> **INSTRUCTIONS TO FOLLOW**:
Nothing but the lines from the one containing "- социометрический статус" through the end of the data should be retyped, exactly as they stand, and pictures should not be retyped.

> **DATA BLOCK**:
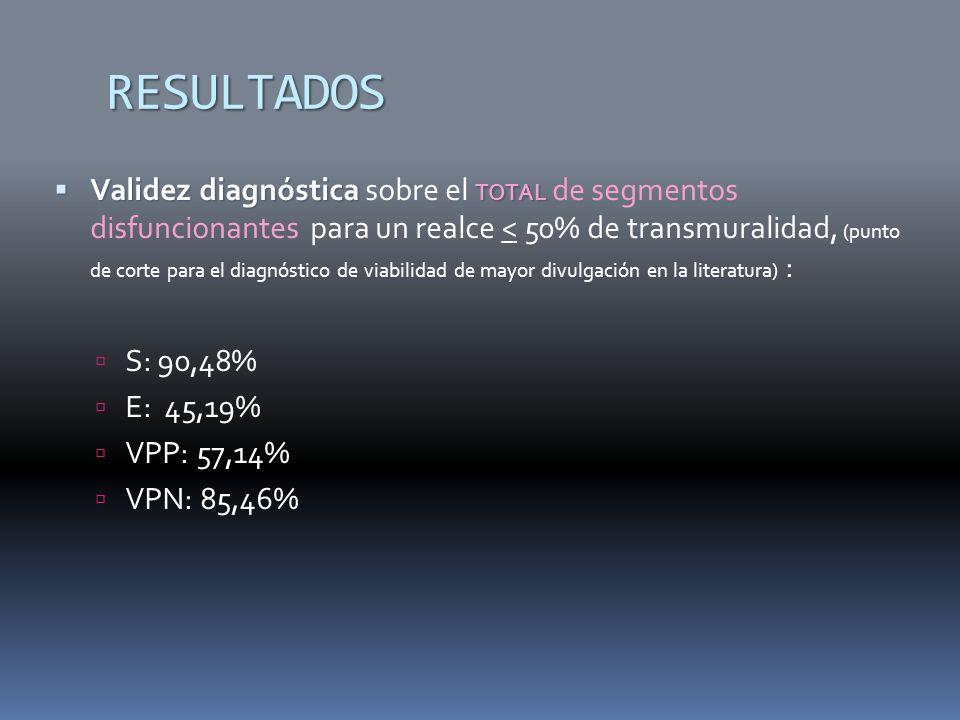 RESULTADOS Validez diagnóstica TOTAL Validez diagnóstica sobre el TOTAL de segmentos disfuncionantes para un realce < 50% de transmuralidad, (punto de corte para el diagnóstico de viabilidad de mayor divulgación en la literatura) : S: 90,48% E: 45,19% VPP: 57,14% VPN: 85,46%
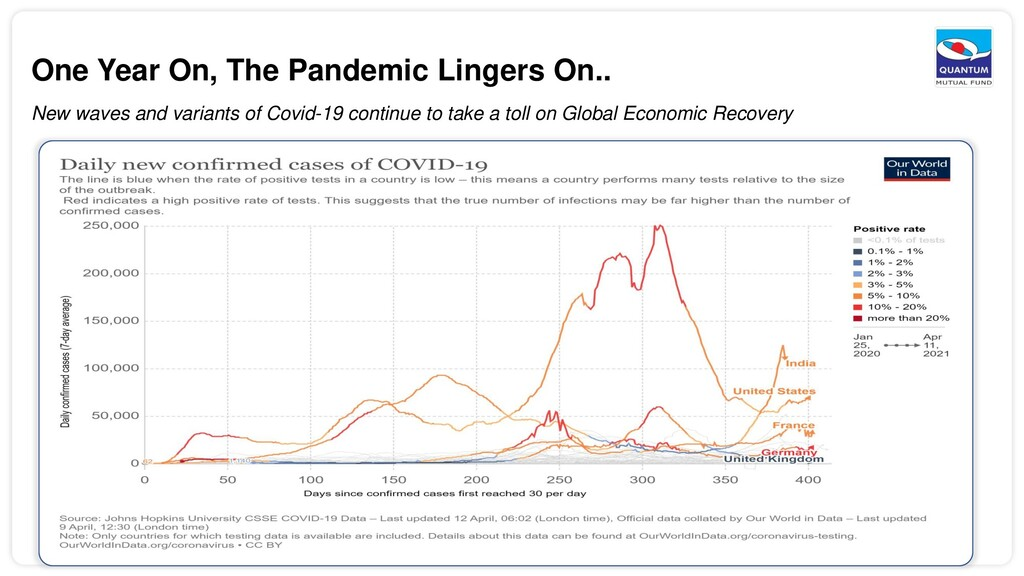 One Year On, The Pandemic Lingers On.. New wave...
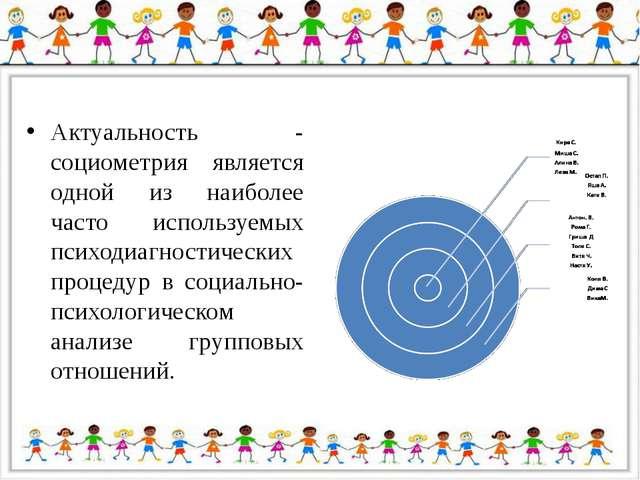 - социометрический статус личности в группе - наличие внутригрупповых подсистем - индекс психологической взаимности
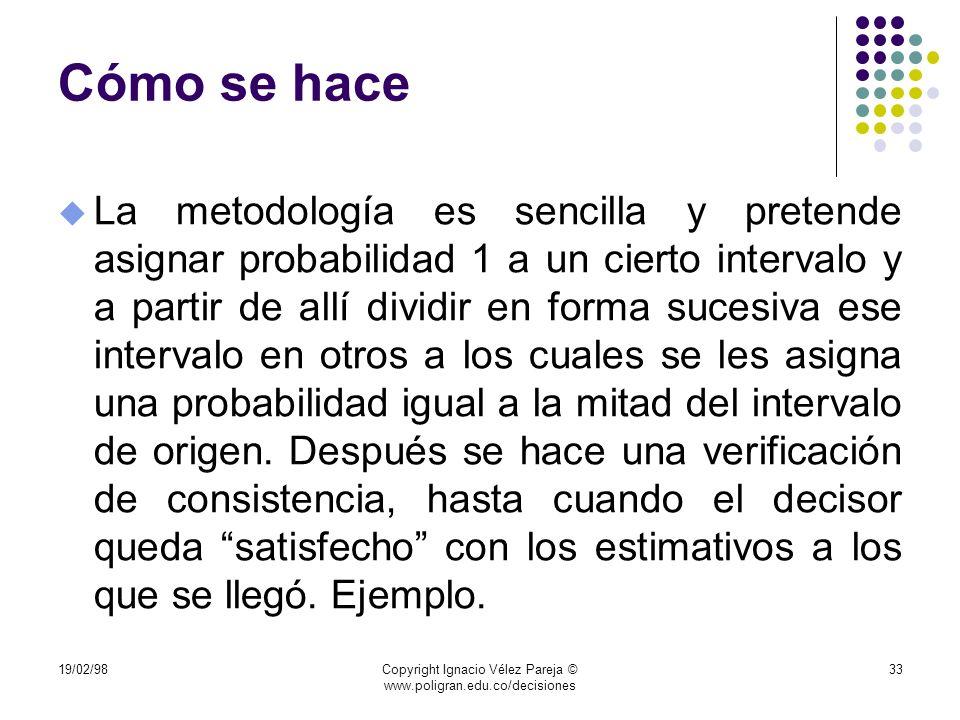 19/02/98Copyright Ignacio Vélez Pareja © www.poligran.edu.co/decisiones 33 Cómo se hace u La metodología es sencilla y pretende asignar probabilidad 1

> **EXERCISE SOLUTION**:
 - социометрический статус личности в группе - наличие внутригрупповых подсистем - индекс психологической взаимности
 19/02/98Copyright Ignacio Vélez Pareja © www.poligran.edu.co/decisiones 33 Cómo se hace u La metodología es sencilla y pretende asignar probabilidad 1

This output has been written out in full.